The underlying architecture of a system affords developers a (far too) easy way to declare something as legacy code to be reworked.  We all know a system written in COBOL is legacy.  We all know if a system is a stateful client application to install in order to use the system it needs to be replaced.

When and how to make these choices is much more complex.  These systems are usually critical to the operations of a business and it is often entirely possible (or even easier) to continue to deliver functionality on the existing system rather than attempt to replace the system entirely.

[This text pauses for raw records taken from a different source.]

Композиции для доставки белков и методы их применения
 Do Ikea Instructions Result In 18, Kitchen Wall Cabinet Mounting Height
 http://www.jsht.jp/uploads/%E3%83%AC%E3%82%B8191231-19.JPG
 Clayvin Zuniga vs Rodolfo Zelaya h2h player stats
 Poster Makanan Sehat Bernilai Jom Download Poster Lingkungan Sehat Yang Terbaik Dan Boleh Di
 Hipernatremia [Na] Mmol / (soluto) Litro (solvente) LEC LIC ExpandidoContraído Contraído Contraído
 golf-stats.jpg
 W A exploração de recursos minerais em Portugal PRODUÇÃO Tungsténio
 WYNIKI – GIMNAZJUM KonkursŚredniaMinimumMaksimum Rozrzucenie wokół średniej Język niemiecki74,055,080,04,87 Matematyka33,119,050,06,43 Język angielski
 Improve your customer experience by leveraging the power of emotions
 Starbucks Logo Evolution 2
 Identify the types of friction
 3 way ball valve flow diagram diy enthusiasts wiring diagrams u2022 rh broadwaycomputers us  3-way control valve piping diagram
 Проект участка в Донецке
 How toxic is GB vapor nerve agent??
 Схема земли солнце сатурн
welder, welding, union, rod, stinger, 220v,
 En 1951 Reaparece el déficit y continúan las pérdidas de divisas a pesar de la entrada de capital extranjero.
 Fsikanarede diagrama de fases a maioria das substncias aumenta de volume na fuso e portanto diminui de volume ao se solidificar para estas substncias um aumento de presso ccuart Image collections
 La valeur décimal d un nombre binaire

One of the most eye-opening examples of this for me is the description of the software developed for the Space Shuttle, which is a long-term project with complexity beyond what can even be recreated, see Architecture of the space shuttle primary avionics software systemThe state of the art in software had moved very far, but the risks or impossibility of a modern and current architecture outweighed the benefits.  We love to say that not every project is the space shuttle, but if you’re building the accounts system for a bank, then that software is as critical to the bank as avionics are to the shuttle.  Mission critical is not only an absolute (“lives at stake”) but also relative in terms of importance to the organization.

A very smart manager of mine once said “given a choice, developers will always choose to rewrite the code that is there to make it better”.  What he meant was that taken from a pure engineering approach, developers would gladly rewrite a body of code in order to bring it up to modern levels.  But the downside of this is multi-faceted.  There’s an opportunity cost.  There’s often an inability to clearly understand the full scope of the existing system.  And of course, basic software engineering says that 10% of all code changes will yield regressions.  Simply reworking code because the definition of well-architected changed might not always be prudent. The flip side of being modern is sometimes the creation of second system syndrome.

Changed notion of extensibility

All software systems with staying power have some notion of extensibility or a platform.  While this could be as obvious as an API for system services, it could also be an add-in model, a wire protocol, or even file formats.  Once your system introduces extensibility it becomes a platform.  Someone, internal or external, will take advantage of your extensibility in ways you probably didn’t envision.  You’ve got an instant legacy, but this legacy is now a dependency to external partners critical to your success.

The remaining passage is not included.